Studio album by SoMo
- Released: April 8, 2014
- Recorded: 2013
- Genre: R&B
- Length: 34:42
- Label: Republic
- Producer: Mick Schultz; Cody Tarpley;

Singles from SoMo
- "Ride" Released: December 7, 2013; "Show Off" Released: April 8, 2014; "Hush" Released: October 6, 2014; "Back To The Start" Released: December 3, 2014; "We Can Make Love" Released: December 15, 2014;

= SoMo (album) =

SoMo is the debut self-titled studio album by American singer SoMo. It was released on April 8, 2014, by Republic Records. Mick Schultz and Cody Tarpley primarily handled the album's production.

==Background==
On February 12, 2014, SoMo announced the release date of his self-titled debut album set for April 8, 2014.

==Singles==
On December 7, 2013, the first single, "Ride," was released. On January 17, 2014, the music video was released for "Ride."
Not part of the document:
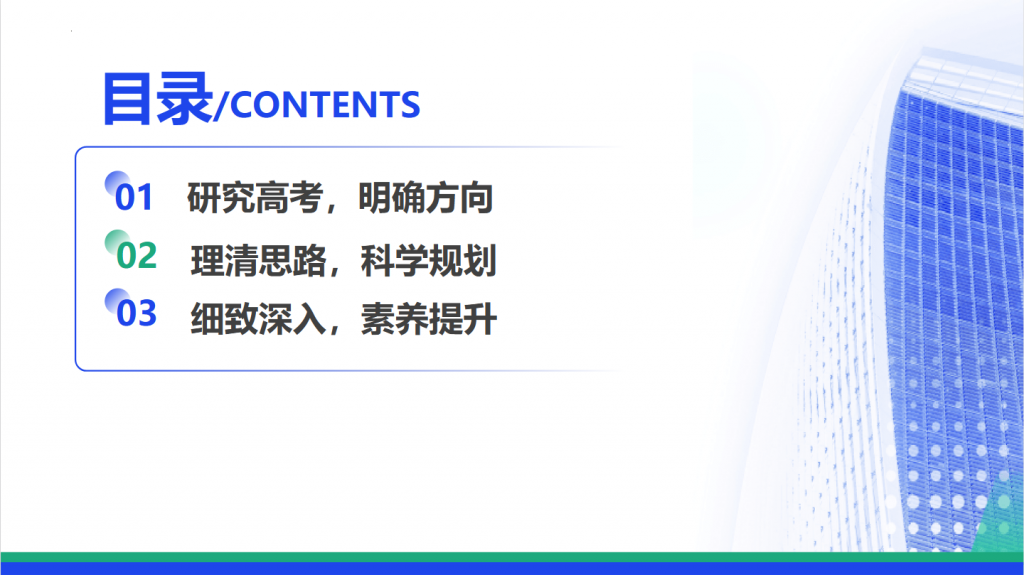 目录/CONTENTS

01 研究高考，明确方向

02 理清思路，科学规划

03 细致深入，素养提升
"Show Off" was sent to US Rhythmic Radio on April 8, 2014, as the album's second single.

"Hush" was released as the third single from the album. The music video was released on October 6, 2014.

==Commercial performance==
The album debuted at #6 on the Billboard 200, selling around 20,000–25,000 units. It also entered the Billboard Top R&B/Hip-Hop Albums at #2, the highest debut for an artist since November 2013.

==Track listing==

| No. | Title | Writer(s) | Length |
|---|---|---|---|
| 1. | "TMWYKAL" | Joseph Somers-Morales | 1:02 |
| 2. | "I Do It All for You" | Mick Schultz; Somers-Morales; | 3:34 |
| 3. | "Show Off" | Schultz; Somers-Morales; | 3:05 |
| 4. | "We Can Make Love" | Schultz; Somers-Morales; | 4:29 |
| 5. | "Crash" | Schultz; Somers-Morales; | 3:27 |
| 6. | "Blind" | Somers-Morales; Cody Tarpley; | 1:06 |
| 7. | "Back to the Start" | Schultz; Somers-Morales; Tarpley; | 3:24 |
| 8. | "Fire" | Schultz; Somers-Morales; | 3:10 |
| 9. | "Hush" | Schultz; Somers-Morales; | 3:17 |
| 10. | "Ride" | Somers-Morales | 4:49 |
| 11. | "Red Lighter" | Schultz; Somers-Morales; Tarpley; | 3:19 |
| Total length: |  |  | 34:42 |

==Personnel==
Credits for SoMo adapted from Allmusic.

- Eric Peterson – mastering
- Brian Schultz – bass
- Mick Schultz – bass, composer, drums, engineer, guitar, keyboards, percussion, producer, programming
- John Somers-Morales – guitar
- Joseph Somers-Morales – primary artist, composer, executive producer
- Cody Tarpley – additional production, bass, composer, engineer, guitar, keyboards

==Charts==

===Weekly charts===

| Chart (2014) | Peak position |
|---|---|
| US Billboard 200 | 6 |
| US Top R&B/Hip-Hop Albums (Billboard) | 2 |

===Year-end charts===

| Chart (2014) | Position |
|---|---|
| US Top R&B/Hip-Hop Albums (Billboard) | 55 |

==Certifications==

Certifications for SoMo
| Region | Certification | Certified units/sales |
| United States (RIAA) | Gold | 500,000^{‡} |
^{‡} Sales+streaming figures based on certification alone.